Would it be fair to say that MCIO is on a par with a SAS3 HBA in terms of features and performance?
I am going to create a pool of four 20TB disks. I just want to make sure I’m not making a bad purchase with the ASRock Rack EPYC4000D4U MCIO. I decided to go with this motherboard because it saves me having to buy an HBA.
Why would you have to buy a HBA for four disks? Edit: because that board has only two SATA ports. Seems like a very poor choice for a NAS; boards with 6 or more SATA ports in uATX are quite common.
It seems you would have been better off looking in the TrueNAS docs and resources.
A HBA is the standard approach to connect storage if you need more drives than your motherboard natively supports. If you don’t, there’s no reason for one. You’re looking at a board with only 2 SATA ports–why? Boards with four or more SATA ports are readily available in that form factor.
I have the ASUS Prime B450M-K II. I am currently running a SATA3 SSD (M.2 port), a SATA3 SSD and a SATA3 HDD on the mainboard. Now I want to add three more SATA3 HDDs. I was considering either buying an additional controller card (https://geizhals.de/digitus-2x-sata-2x-esata-ds-30105-a3221258.html) for the SATA3 SSD or a new mainboard. Unfortunately, I only have two PCIe 2.0 1x slots available.
I was also recommended ECC by ChatGPT. However, I have read that ECC will probably not run on my current board.
It doesn’t make any sense: MCIO is a connector, not a controller.
MCIO is primarily intended for PCIe 5.0 links. If that particular connector is wired to flexible lanes from a chipset, or the I/O die of a Ryzen CPU, it might be switched in BIOS to carry SATA links instead; in that case, yes, the controller you’re dealing with is regarded as acceptable for ZFS.

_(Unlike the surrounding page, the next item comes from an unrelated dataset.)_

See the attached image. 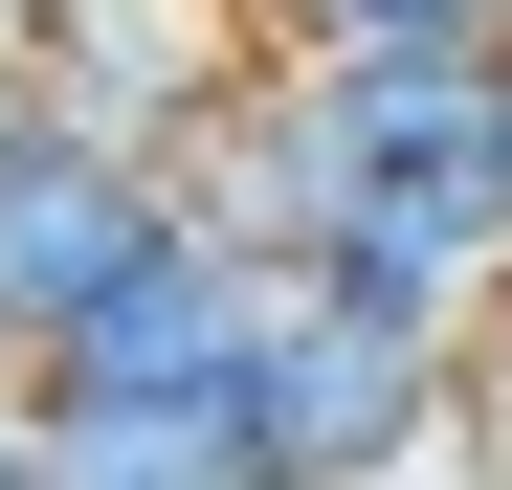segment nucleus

As pointed to by @dan, the specifications of the intended EPYC4000D4U board shows that this is not the case here: SATA connectivity comes only from an on-board ASM1061.
What are the requirements for the NAS? Without detailed(!) information on that it is not possible to determine whether or not something is a good choice. Of course apart from the obvious fact that 2 SATA ports are less than ideal.
Of course, it is completely undersized. I was expecting to be able to connect my four 20TB 3,5" HDDs (SATA, RAIDZ1, media storage) and one 1TB 2,5" SSD (SATA, apps) via the MCIO port.
TrueNAS 25.04 is installed on the server, which is currently running Vaultwarden and Jellyfin. Nextcloud, Paperless-NGX and Mailcow are yet to be added.
I need ECC, as I don’t want silent data corruption.
edit: Is there a cheaper way for ECC supported hardware? I don’t know where to look for the right information concerning 100% ECC support. edit3: I wanted to get AMD because of cheaper cpus. But I dont find good sources. Everyone tells something else.
edit1: OTT: This edit feature doesn’t seem to be very reliable. It’s better to do it with edit, edit1 and so forth.
You can save by going for older generations: E3C246D4U2-2T on eBay (many Chinese sellers, likely liquidating old stock), Xeon E-2100/2200 (or Core i3-8100/9100) and DDR4.
Guaranteed ECC support comes with a genuine server motherboard, for which 200-300 € is a fair starting range.
On the AMD side, you’d look for AsRockRack X470D4U / X570D4U / B550D4U / B650D4U boards, or Gigabyte MC12-LE0 / MC13-LE0. But the excellent deal on the MC12-LE0 is over, and the newer generation is more expensive. (Strictly speaking, with AMD certified ECC support takes an EPYC4000 CPU and a suitable AM5 board; regular AM4 or AM5 Ryzen only has unofficial support.)